319: Die Schweiz: Mittäter und Beihelfer zu Kapital- und Steuerflucht

Andreas Zumach ist UN- und Schweiz-Korrespondent der taz mit Sitz in Genf. Er erhielt 1997 den Preis des Verbandes der UNO-Korrespondenten in New York für die weltweit beste Berichterstattung über die UNO, 2009 den Göttinger Friedenspreis. Zumach berichtet ungewöhnlich offen auch über peinliche und unangenehme Angelegenheiten. So etwa über die Mittäter- und Beihelferschaft der Schweiz bei der Kapital- und Steuerflucht aus Deutschland und vielen anderen Ländern (taz 15./16.12.12):

Denn die Banken und alle Schweizer Regierungen in den Jahrzehnten seit dem Zweiten Weltkrieg waren – und sind es teils immer noch – aktive Mittäter und Beihelfer zu Kapital- und Steuerflucht aus Deutschland und vielen anderen Ländern. Das ist nicht nur in Deutschland, sondern in den meisten der 193 UNO-Staaten ein strafbewehrtes Verbrechen. In der Debatte innerhalb der Schweiz wird dieses Verbrechen aber immer noch als Kavaliersdelikt verharmlost. Zur Rechtfertigung und Verharmlosung dieses Delikts wird gern auf die „zu hohe Steuerbelastung“ in anderen Ländern verwiesen oder darauf, dass schließlich auch schon einmal ein deutscher Bundeskanzler mithilfe des heutigen Finanzministers illegale Parteispenden bei Schweizer Banken versteckt habe.

Gegen diese vor allem in der Deutschschweiz nach wie vor ausgeprägte Wagenburg- und Rosinenpickermentalität hilft nur verstärkter Druck, wie die letzten 20 Jahre zeigen. Nur auf erheblichen Druck aus Washington gaben die Schweizer Banken und die Regierung Anfang der 90er Jahre endlich die skandalöse Ausraubung angeblich „nachrichtenloser“ Konten jüdischer Bürger aus der NS-Zeit zu und erklärten sich zu einer „Wiedergutmachungszahlung“ in Höhe von 1,2 Milliarden Franken bereit.

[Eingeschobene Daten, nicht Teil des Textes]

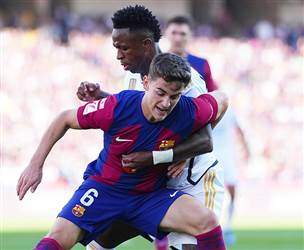 קלאסיקו שהיה צמוד (getty)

Ebenfalls nur unter massivem Druck US-amerikanischer Steuerbehörden beendeten UBS, Credit Suisse und andere Schweizer Banken in den letzten zwei Jahren ihre aktive Mittäterschaft bei der Steuerflucht von US-Bürgern. Dabei räumte die Schweiz in immer schnelleren Wendungen eine Position nach der anderen, die kurz zuvor noch als „rote Linie“ oder „unaufgebbar“ galt. Zumindest im Verhältnis zu den USA ist das einst hochheilige Schweizer Bankgeheimnis inzwischen nur noch ein Torso. In einem bilateralen Abkommen mit den USA musste sich die Schweiz zum automatischen Informationsaustausch verpflichten, den sie im Verhältnis zu den EU-Staaten noch strikt ablehnt. Doch auch diese Bastion und der Rest des Bankgeheimnisses – das die jahrzehntelangen kriminellen Praktiken der Schweiz erst ermöglichte – werden sehr bald fallen, wenn der Druck aus Deutschland und anderen EU-Staaten jetzt nicht nachlässt.

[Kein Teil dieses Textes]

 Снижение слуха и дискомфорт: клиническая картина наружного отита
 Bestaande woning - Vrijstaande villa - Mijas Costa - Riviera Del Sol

Solange die Schweiz ihre Bringschuld zur Beendigung ihrer Steuerfluchtverbrechen nicht erfüllt, sind der Ankauf und die Auswertung von CDs mit den Daten von deutschen Steuerflüchtlingen nicht nur legitim, sondern unerlässlich. Daher ist zu hoffen, dass der nordrhein-westfälische Finanzminister Norbert Walter-Borjans und seine Kollegen in anderen Bundesländern dieses Druckmittel nach dem Scheitern des Steuerabkommens noch verstärkt nutzen.